Сему бродяге так я поразился,Как если б в зиму гром вдруг разразился…

Когда мы обернулись, то нашли дверь запертой, и нам было сказано, что туда войти легко, как в Аверн[306], но что выйти оттуда составляет затруднение, и что мы бы не могли выйти никоим образом без пропуска и разрешения «присутствия», на том одном основании, что с ярмарки не уходят как с базара, и что у нас запыленные ноги. Хуже всего было тогда, когда мы прошли через калитку, ибо мы были представлены (чтобы получить пропуск или разрешение) безобразнейшему из всех когда-либо описанных чудовищ. Его называли Грипмино. Я не сумею вам лучше сравнить его, чем с Химерой, или Сфинксом, или Цербером, или с изображением Озириса, как его изображали египтяне: с тремя головами, а именно – рычащего льва, лающей собаки и волка, разевающего пасть; эти головы обвиты змеем-драконом, кусающим свой хвост, и вокруг них сияет нимб из лучей. Руки его полны крови; когти – как у гарпии; морда – с вороньим клювом; зубы – четырехлетнего кабана; глаза – пылающие, как глаза адской пасти; и весь он покрыт ступками и пестиками, – были видны одни только когти. Седалищем для него и всех его подручных сторожевых Котов служили длинные, совсем новые ясли, сверху которых были расставлены весьма обширные и красивые кормушки, как нас и предупреждал нищий. Подле главного седалища находилось изображение старой женщины, державшей в правой руке лезвие серпа, в левой же весы, и с очками на носу. Чашами весов были две бархатных сумки, – одна была полна монет и свисала вниз, другая же – пустая – высоко поднималась. Я – того мнения, что это было изображение грипминодского правосудия, весьма несходное с установленным у древних фиванцев, которые своим вершителям правосудия, после их смерти, воздвигали статуи из золота и серебра, смотря по их заслугам, либо же из мрамора, но без рук.

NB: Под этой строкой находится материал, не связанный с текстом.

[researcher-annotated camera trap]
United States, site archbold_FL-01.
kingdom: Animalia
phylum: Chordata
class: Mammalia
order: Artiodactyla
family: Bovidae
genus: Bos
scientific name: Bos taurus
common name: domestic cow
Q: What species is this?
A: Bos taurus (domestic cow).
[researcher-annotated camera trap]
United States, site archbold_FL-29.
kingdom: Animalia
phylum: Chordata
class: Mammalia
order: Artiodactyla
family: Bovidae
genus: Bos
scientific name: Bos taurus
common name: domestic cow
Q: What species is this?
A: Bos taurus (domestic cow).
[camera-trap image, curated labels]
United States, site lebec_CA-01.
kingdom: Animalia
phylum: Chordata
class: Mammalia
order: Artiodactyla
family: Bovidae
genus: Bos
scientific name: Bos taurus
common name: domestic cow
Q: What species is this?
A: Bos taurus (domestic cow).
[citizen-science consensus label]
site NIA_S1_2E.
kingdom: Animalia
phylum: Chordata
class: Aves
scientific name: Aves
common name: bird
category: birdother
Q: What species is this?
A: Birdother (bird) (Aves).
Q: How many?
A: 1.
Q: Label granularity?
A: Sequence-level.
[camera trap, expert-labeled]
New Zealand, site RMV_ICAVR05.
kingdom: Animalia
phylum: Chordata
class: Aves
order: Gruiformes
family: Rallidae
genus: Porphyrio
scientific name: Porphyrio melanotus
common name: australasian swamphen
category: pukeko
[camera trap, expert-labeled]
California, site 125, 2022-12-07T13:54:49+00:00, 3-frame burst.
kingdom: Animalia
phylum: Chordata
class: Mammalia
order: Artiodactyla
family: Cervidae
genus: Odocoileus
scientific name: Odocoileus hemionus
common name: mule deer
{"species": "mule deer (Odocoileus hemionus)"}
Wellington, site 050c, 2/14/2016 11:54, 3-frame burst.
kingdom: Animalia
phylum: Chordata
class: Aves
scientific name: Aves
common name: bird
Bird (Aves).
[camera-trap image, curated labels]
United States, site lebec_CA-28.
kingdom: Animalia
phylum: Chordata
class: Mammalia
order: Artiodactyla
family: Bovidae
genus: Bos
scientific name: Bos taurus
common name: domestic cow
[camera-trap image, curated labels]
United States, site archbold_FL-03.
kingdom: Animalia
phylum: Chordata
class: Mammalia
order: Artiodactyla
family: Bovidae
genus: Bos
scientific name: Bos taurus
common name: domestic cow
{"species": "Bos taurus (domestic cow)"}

Когда мы предстали пред ним, уж не знаю какие люди, совсем закрытые одеждой из сумок и мешков и больших кусков всяких письмен, велели нам сесть на скамью подсудимых. Панург сказал:

– Друзья мои, конопатчики, мне и на ногах слишком хорошо; а скамья ваша уж чересчур низка для человека в новых штанах и коротком камзоле.

– Садитесь сюда, – отвечали они, – и чтобы больше вам этого не повторять. Сейчас земля разверзнется и поглотит вас живьем, если вы собьетесь в ответах.

ГЛАВА XII. Как Грипмино предложил нам загадку

Когда мы уселись, Грипмино, посреди своих Пушистых Котов, сказал нам яростным и хриплым голосом:

– Так, так, так, именно так[307].

– Выпить бы, выпить, вот это будет так, – сказал Панург сквозь зубы.

Безмужняя блондинка безобидноКогда-то эфиопа зачала;Она его без боли родила,Хоть выползал он как змея-ехидна:Он матери (неслышно и невидно)От нетерпенья выгрыз целый бок;И но горам, и по долам в свой срокСтал двигаться, и в воздухе носиться…Мудрец не мог на то не подивиться,Как вырос «человеческий зверок».

– Именно так, отвечай мне, – сказал Грипмино, – реши эту загаадку и угадай нам сейчас, что это такое, именно так.

– Так, ей-богу же, – отвечал я, – если бы у меня в доме был сфинкс, как, ей-богу, был он у Верреса, одного из ваших предшественников, – так, ей-богу, я мог бы решить загадку; но, конечно, меня там нe было, и я, ей-богу, не повинен в этом деле.

– Так, так, – сказал Грипмино, – клянусь Стиксом, – потому что не хочу сказать другого, – именно так, я тебе докажу, именно так, что лучше бы тебе было попасть в лапы Люцифера, именно так, и всех чертей, именно так, чем в наши когти, именно так. Ты их хорошо видишь? Именно так, ты, болван, ссылаешься на свою невинность, именно так, как на вещь достойную, чтобы избежать наших пыток? Именно так, наши законы как паутины, именно так; простые мушки и маленькие бабочки попадаются в них, именно так; большие зловредные оводы их прорывают насквозь, именно так. Подобным образом и мы не ищем крупных разбойников и тиранов, именно так: их слишком трудно переваривать, именно так, и они нас одурачили бы, именно так.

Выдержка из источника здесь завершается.